▶ [GIVEN DATA]:
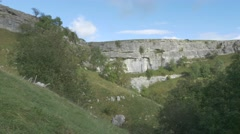 4K Peak of Malham Cove Cliff Lime Stone Rocks Countryside Stock Footage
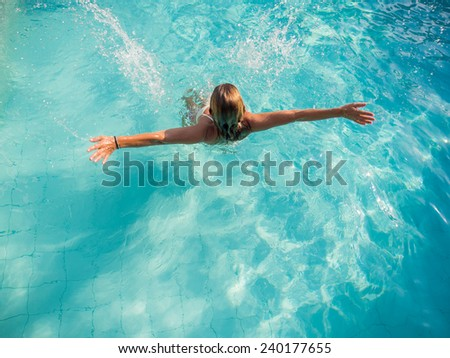 Top view of a woman in bikini at the swimming pool - stock photo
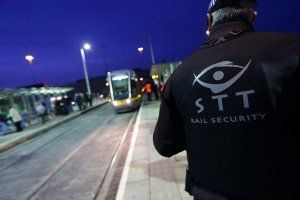 Luas platform at night, security team at work.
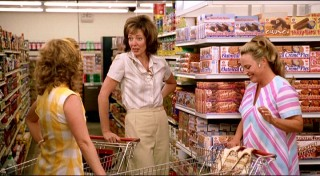 Joan gets some grocery store solace from her two best friends, Sally (Cheryl Hines) and Sheila (Allison Mackie).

▶ [REQUIRED WORK]: The answer must consist solely of the lines from the line containing "Top view of" to the end of the data, reproduced exactly, with every picture left out.

▶ [RESULT FOR THIS TASK]:
 Top view of a woman in bikini at the swimming pool - stock photo
 Luas platform at night, security team at work.
 Joan gets some grocery store solace from her two best friends, Sally (Cheryl Hines) and Sheila (Allison Mackie).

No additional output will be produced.